Truth In Data

Spring 2015, Columbia University

David M. Blei

Day/Time: Mondays, 10:10AM-12:00PM
Location: SSW 1025

Course Description

This is a seminar course about how to develop probabilistic models to analyze complex data sets. We will explore two aspects of probabilistic modeling, model checking and causality.

In the (prerequisite) course Foundations of Graphical Models, students learned how to develop probabilistic models tailored to a problem at hand, and how to derive efficient algorithms for computing about those models. Here we ask: what next?

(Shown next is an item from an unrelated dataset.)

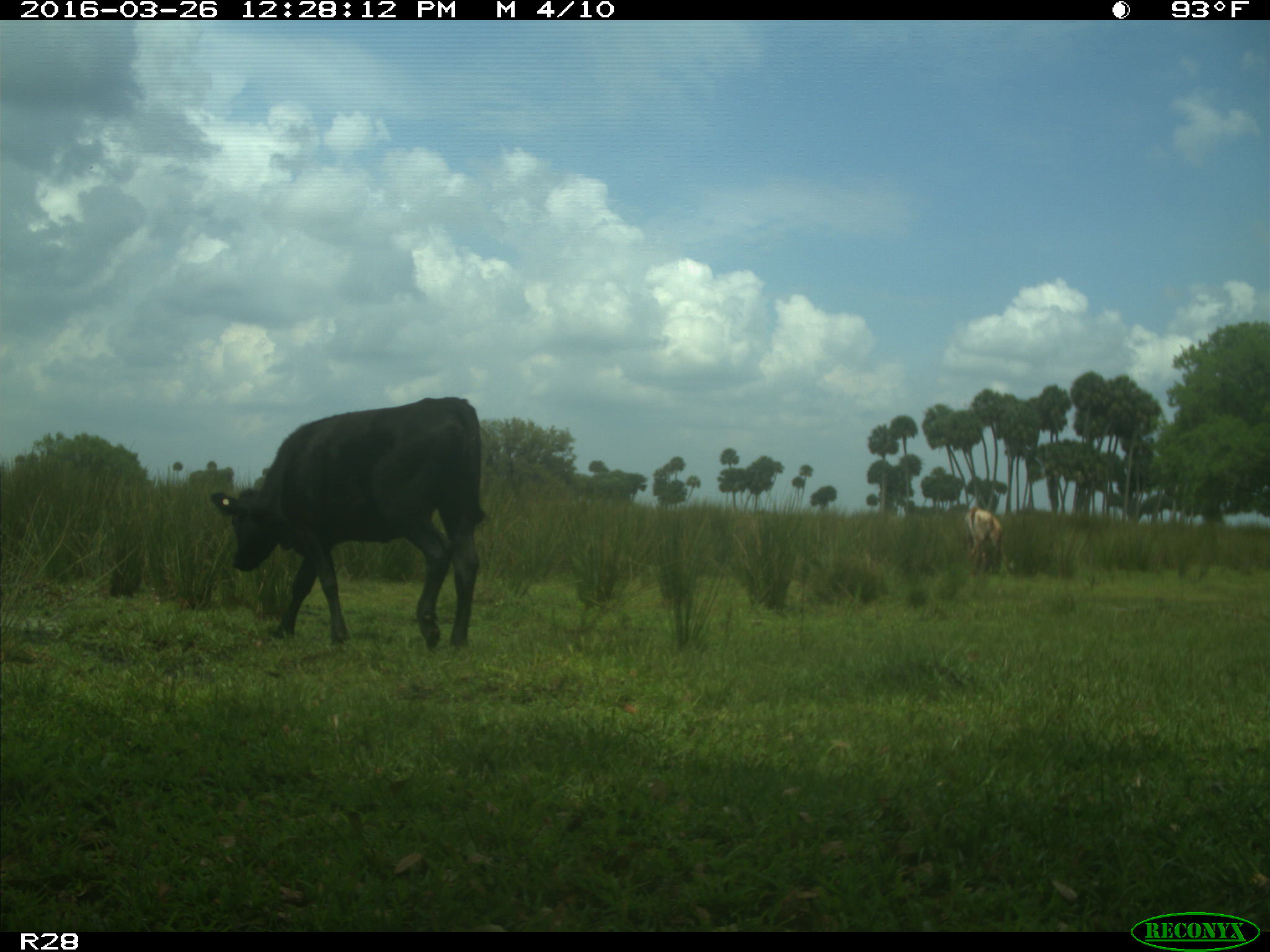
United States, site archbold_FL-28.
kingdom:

The first subject will be model checking. In model checking we want to measure the fidelity between our model and our data, understand in which ways the model works and in which ways it fails. This guides the iterative nature of practical model building, where we repeatedly build and refine a probabilistic model to solve a problem using data. Checking our model is crucial to this process. The circle of ideas we will study with relates to goodness-of-fit tests, Bayesian-Frequentist compromises, cross validation, exploratory data analysis, and even the philosophy of science.

The second subject is causality. Many of the questions that we would like to answer about a data set are ultimately causal questions, that is, questions about the effect of one variable on another or counterfactual questions of "what if". For example:

Does a drug work?
Will this recommendation system lead to more clicks?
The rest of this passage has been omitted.